Trabalho pedido
1. Reproduza fielmente o trecho do texto sobre o medo que vai de "Tema de redação" até "verdade, sobre medo.".
2. Informe quantas linhas da listagem contêm a palavra "number" e responda apenas com o número.

Texto fornecido
· · · · ·

Tema de redação – UECE – 2012 – 1º
semestre
O
texto a seguir é um fragmento da fala do escritor moçambicano Mia Couto, na
edição de 2011 das Conferências do Estoril, cujo título foi “Desafios globais,
respostas locais”. Convidado pela organização do evento a discursar sobre
segurança, o escritor, desconstruindo esse tema, fala, na verdade, sobre medo.
Nesta
prova de redação, sua tarefa é interagir com Mia Couto. Tomando por base uma ou
mais questões discutida(s) no texto, escreva uma carta dirigida ao autor,
expressando sua concordância ou discordância e apresentando argumentos que deem
sustentação ao seu ponto de vista.
MURAR O MEDO
O
medo foi um dos meus primeiros mestres. Antes de ganhar confiança em celestiais
criaturas, aprendi a temer monstros, fantasmas e demônios. Os anjos, quando
chegaram, já era para me guardarem. Os anjos atuavam como uma espécie de
agentes de segurança privada das almas.
O
medo foi, afinal, o mestre que mais me fez desaprender. Quando deixei minha
casa natal, uma invisível mão roubava-me a coragem de viver e a audácia de ser
eu mesmo. No horizonte vislumbravam-se mais muros do que estradas. Nessa
altura, algo me sugeria o seguinte: que há neste mundo mais medo de coisas más
do que coisas más propriamente ditas.
No
Moçambique colonial em que nasci e cresci, a narrativa do medo tinha invejável casting
internacional: os chineses que comiam crianças, os chamados terroristas que
lutavam pela independência e um ateu barbudo com um nome alemão. Esses
fantasmas tiveram o fim de todos os fantasmas: morreram quando morreu o medo.
Os chineses abriram um restaurante a nossa porta, os terroristas são hoje
governantes respeitáveis e Karl Marx, o ateu barbudo, é um simpático avô que
não deixou descendência.
A
guerra fria esfriou, mas o maniqueísmo que a sustinha não desarmou, inventando
rapidamente outras geografias do medo a oriente e a ocidente. E, porque se
trata de entidades demoníacas, precisamos de intervenção com legitimidade
divina. O que era ideologia passou a ser crença; o que era política tornou-se
religião; o que era religião passou a ser estratégia de poder.
Para
fabricar armas é preciso fabricar inimigos; para produzir inimigos é imperioso
sustentar fantasmas. A manutenção desse alvoroço requer um dispendioso aparato
e um batalhão de especialistas que, em segredo, tomam decisões em nosso nome.

· · · · ·

Listagem fornecida
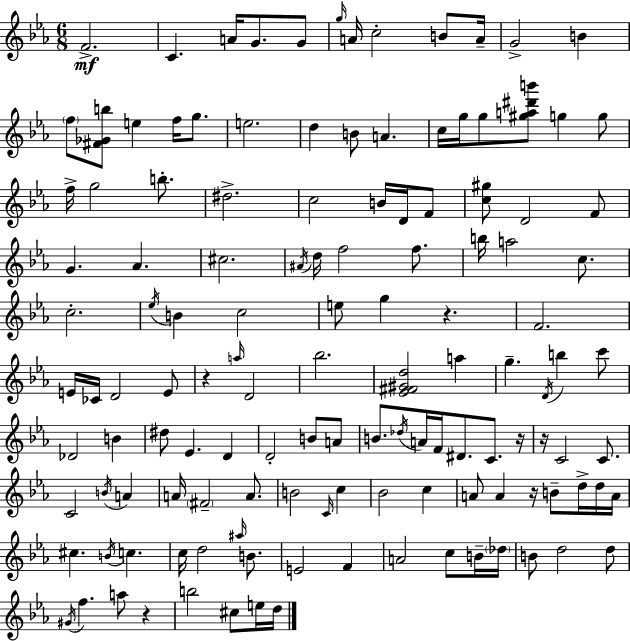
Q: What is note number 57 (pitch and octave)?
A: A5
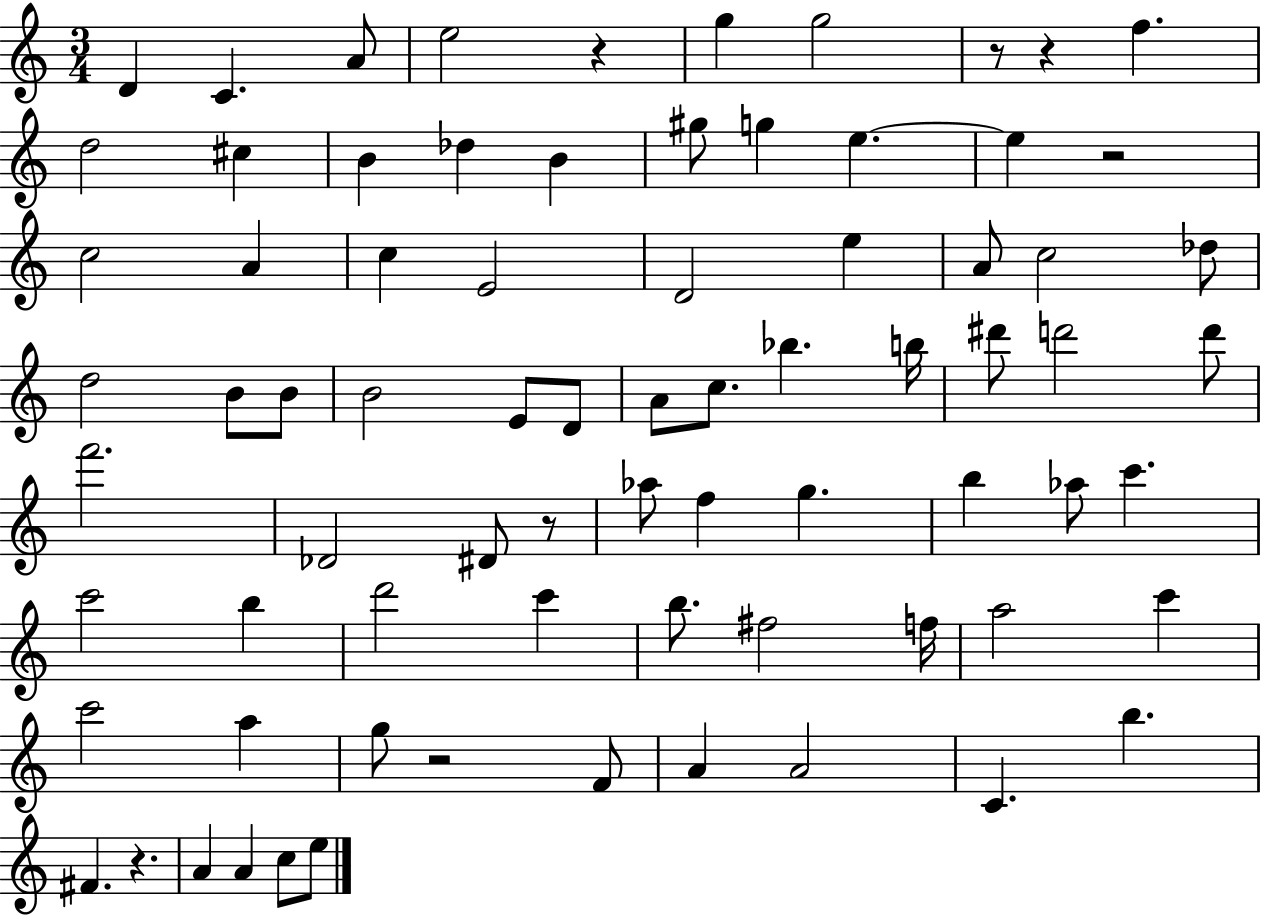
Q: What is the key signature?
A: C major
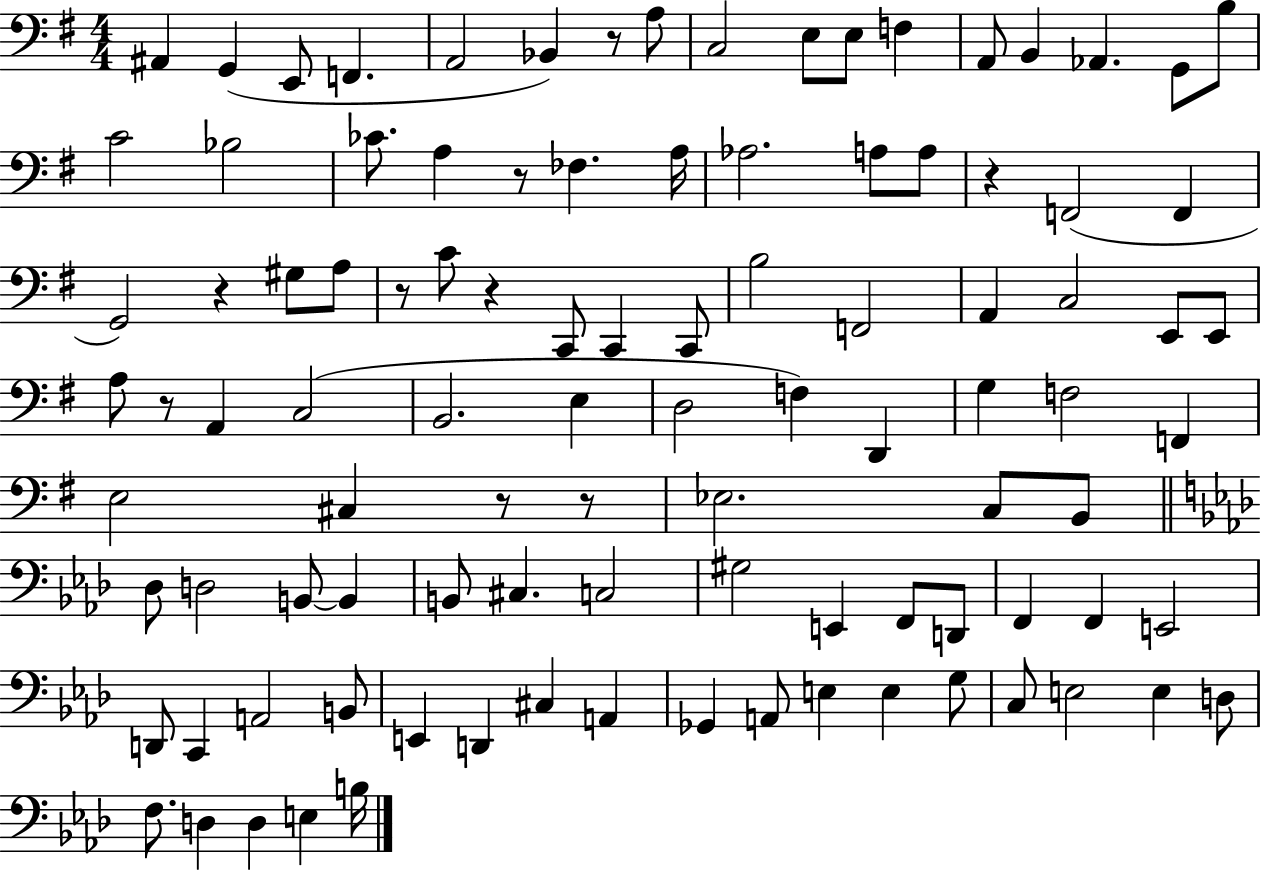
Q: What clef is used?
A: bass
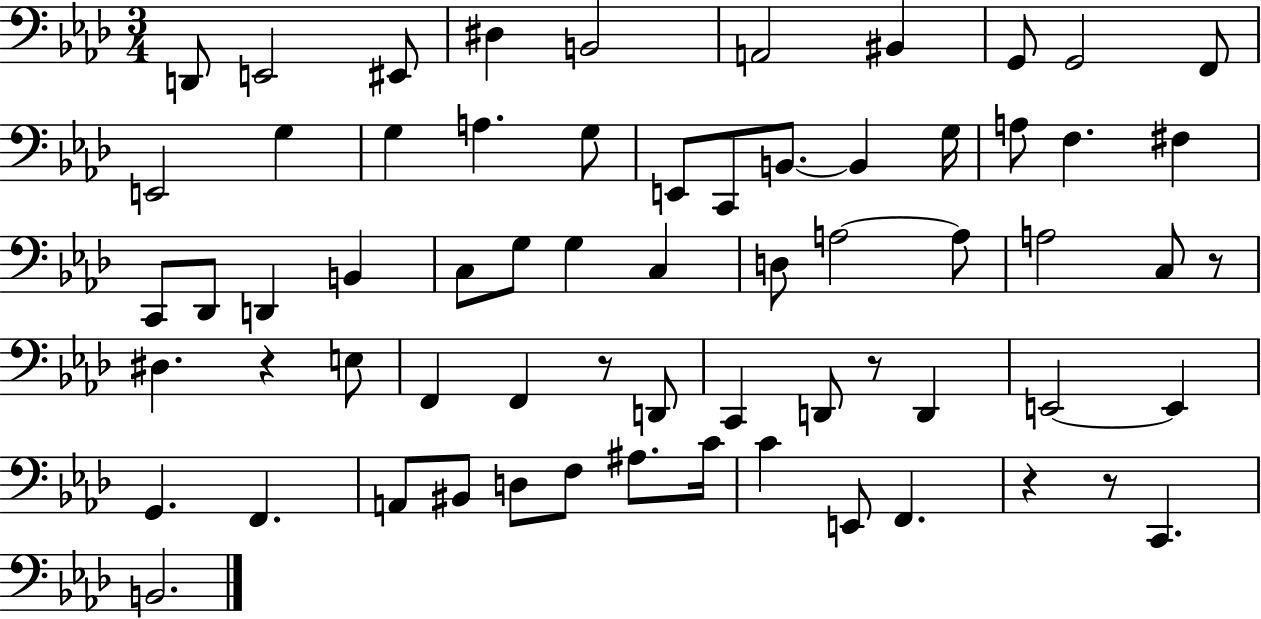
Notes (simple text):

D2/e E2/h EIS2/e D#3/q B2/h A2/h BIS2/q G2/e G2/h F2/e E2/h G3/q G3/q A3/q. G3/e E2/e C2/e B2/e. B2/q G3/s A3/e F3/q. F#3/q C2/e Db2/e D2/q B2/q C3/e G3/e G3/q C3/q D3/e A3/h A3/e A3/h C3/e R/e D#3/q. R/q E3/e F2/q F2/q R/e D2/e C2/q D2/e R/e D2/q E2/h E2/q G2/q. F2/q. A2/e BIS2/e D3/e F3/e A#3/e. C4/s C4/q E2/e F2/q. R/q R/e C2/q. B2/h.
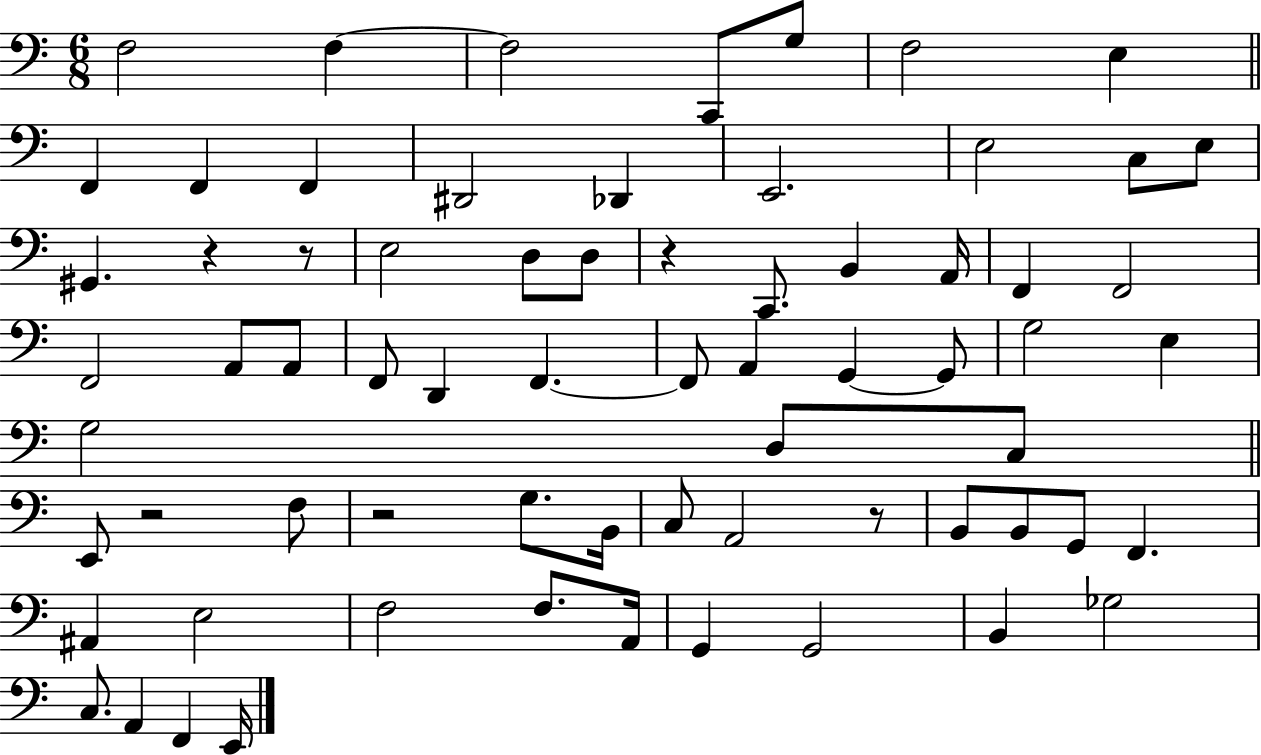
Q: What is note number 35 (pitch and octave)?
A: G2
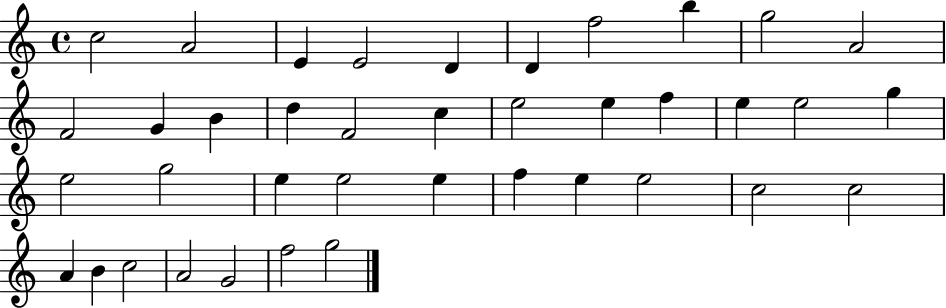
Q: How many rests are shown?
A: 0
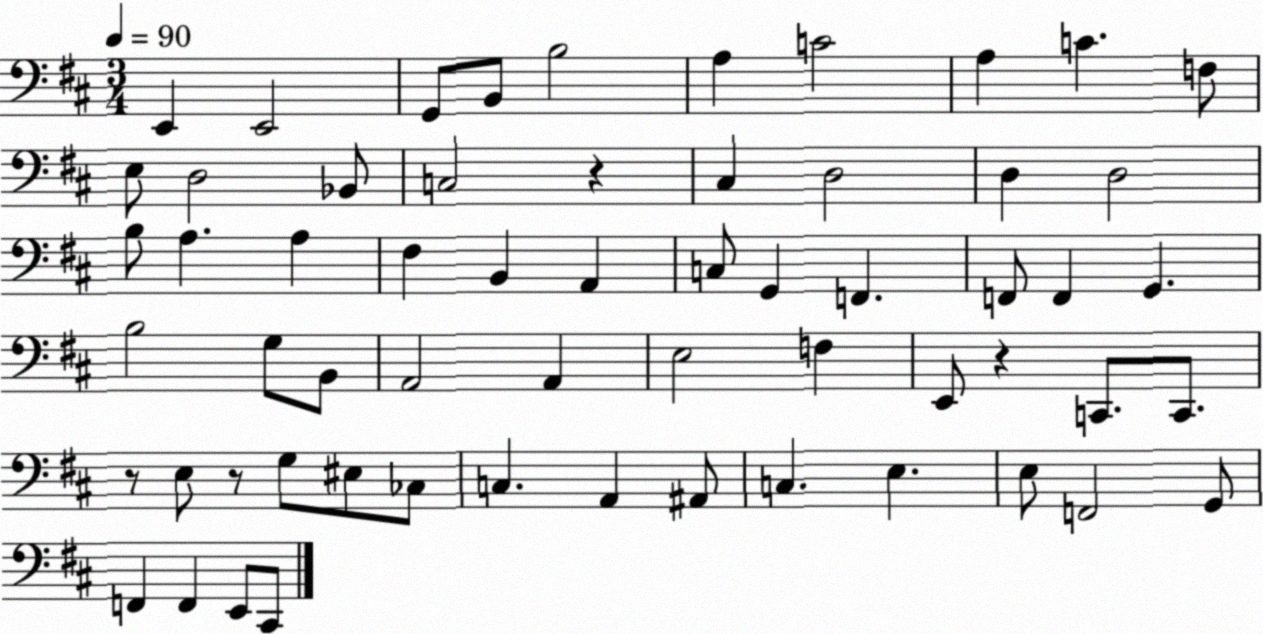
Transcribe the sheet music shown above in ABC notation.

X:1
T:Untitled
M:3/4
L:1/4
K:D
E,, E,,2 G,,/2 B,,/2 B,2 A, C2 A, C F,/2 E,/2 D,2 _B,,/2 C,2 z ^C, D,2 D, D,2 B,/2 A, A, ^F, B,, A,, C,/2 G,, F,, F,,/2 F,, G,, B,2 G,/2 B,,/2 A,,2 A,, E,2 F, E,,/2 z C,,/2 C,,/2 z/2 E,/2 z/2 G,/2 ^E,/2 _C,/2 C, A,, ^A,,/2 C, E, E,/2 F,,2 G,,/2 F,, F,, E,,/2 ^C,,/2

· · · · ·

Respostas por tarefa
1.
Tema de redação – UECE – 2012 – 1º
semestre
O
texto a seguir é um fragmento da fala do escritor moçambicano Mia Couto, na
edição de 2011 das Conferências do Estoril, cujo título foi “Desafios globais,
respostas locais”. Convidado pela organização do evento a discursar sobre
segurança, o escritor, desconstruindo esse tema, fala, na verdade, sobre medo.

2. 2